If You Aren’t Outraged, Then You Just Aren’t Paying Attention

Ignorance is Bliss.

Not Afraid

I understand, I think, for the first time why most people prefer those sugar-coated, mind-numbing movies and TV shows packed with celebrities and other pleasant things.

Watching the National last night, I realized that Peter Mansbridge and his guests were not discussing the possibility that this is our “new normal” – they were confirming the obvious. An over-used term, but still applicable. These recent attacks, homegrown and ruthless, in Ottawa, in Sydney, and now in Paris are horrific and terrifying, to me anyway. I feel like we are all at risk now. This is our normal, we of the post 9-11 generation. Which city will be next and when? London, Washington, Berlin, Rome, Tokyo? Toronto has been spared for now, but for how long?
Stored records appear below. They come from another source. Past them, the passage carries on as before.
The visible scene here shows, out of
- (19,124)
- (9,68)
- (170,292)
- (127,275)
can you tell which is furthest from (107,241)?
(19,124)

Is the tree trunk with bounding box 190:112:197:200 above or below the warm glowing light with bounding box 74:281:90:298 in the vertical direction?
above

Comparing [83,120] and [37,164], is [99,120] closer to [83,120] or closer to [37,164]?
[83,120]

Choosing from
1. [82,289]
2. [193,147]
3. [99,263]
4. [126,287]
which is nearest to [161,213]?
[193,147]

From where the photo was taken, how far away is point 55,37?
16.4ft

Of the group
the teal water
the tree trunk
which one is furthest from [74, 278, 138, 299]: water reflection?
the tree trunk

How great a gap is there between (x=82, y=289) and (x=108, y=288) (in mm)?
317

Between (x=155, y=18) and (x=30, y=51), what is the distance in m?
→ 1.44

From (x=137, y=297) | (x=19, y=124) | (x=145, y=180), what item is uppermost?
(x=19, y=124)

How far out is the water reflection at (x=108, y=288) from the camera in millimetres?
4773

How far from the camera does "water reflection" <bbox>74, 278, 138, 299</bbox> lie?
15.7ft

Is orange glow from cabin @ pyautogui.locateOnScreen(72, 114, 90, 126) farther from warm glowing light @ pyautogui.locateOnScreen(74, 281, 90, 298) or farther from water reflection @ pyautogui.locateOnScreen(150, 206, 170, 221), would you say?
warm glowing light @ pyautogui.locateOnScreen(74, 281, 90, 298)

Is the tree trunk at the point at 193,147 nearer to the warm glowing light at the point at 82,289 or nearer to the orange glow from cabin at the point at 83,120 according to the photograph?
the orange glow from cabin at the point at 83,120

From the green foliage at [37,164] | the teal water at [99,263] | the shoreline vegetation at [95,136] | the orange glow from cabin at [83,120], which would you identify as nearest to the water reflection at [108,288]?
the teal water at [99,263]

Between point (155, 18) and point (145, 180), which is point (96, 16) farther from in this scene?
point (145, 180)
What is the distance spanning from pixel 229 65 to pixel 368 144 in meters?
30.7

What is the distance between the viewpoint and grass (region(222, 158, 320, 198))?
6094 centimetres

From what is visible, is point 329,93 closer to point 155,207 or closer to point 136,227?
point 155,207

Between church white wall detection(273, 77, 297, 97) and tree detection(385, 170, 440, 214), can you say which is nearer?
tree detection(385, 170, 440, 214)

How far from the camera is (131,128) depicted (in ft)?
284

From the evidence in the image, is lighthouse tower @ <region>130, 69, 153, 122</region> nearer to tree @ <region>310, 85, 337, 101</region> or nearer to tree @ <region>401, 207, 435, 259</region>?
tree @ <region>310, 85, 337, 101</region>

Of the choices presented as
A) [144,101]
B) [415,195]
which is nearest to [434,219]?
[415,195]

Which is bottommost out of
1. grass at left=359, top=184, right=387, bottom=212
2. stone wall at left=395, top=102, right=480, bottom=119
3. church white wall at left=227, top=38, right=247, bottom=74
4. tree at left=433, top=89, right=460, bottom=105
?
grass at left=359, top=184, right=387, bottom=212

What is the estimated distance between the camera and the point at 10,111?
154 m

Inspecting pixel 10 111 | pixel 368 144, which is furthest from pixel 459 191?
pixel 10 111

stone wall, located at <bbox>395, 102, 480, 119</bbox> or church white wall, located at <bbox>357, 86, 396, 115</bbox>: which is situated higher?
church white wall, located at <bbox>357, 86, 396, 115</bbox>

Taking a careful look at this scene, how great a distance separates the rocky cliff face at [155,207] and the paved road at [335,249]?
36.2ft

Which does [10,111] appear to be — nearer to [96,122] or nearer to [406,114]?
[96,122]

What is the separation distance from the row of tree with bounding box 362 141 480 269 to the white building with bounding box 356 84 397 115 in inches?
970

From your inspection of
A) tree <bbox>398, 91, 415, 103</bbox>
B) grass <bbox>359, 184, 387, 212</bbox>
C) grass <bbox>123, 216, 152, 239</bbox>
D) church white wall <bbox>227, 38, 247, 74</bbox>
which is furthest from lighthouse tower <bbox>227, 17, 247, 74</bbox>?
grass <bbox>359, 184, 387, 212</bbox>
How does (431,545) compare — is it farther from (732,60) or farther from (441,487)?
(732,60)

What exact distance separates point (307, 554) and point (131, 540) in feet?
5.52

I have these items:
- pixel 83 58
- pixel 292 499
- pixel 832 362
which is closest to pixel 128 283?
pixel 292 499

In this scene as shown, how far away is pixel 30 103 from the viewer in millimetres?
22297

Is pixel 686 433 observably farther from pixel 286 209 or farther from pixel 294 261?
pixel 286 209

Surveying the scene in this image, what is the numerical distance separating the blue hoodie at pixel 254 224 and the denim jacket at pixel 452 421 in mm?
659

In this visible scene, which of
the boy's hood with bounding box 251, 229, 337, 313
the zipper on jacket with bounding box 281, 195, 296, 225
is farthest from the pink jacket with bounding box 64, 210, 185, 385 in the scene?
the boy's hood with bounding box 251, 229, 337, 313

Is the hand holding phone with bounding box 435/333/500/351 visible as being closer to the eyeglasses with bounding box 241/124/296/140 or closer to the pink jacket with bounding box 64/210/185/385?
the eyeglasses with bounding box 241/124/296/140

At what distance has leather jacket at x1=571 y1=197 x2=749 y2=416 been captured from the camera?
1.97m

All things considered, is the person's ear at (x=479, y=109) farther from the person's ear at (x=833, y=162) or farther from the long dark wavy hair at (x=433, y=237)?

I remember learning in journalism school that therapists and journalists have higher levels of something like secondary PTSD. While they may not be experiencing these events first-hand, their exposure to first-hand accounts on a regular basis can generate a wave of similar symptoms.

Watching all these news programs, reading these articles (some fantastically well-written, answering the questions I didn’t think to ask), following the chaos of Twitter – it can be exhausting. I found relief last night during the commercial breaks of the National, with previews for silly shows about space, animals, and consumer trends. It was like a dose of comfort before getting back in the ring when the program started again. I felt like a character in Brave New World, but it wasn’t taking hits of Soma that made me feel better, it was television. And with it, the promise of a familiar-but-novel distraction, spread to the masses to keep us somewhat entertained, but mostly chained to our couches, away from the news, newspapers, books, and somewhere out there, the truth.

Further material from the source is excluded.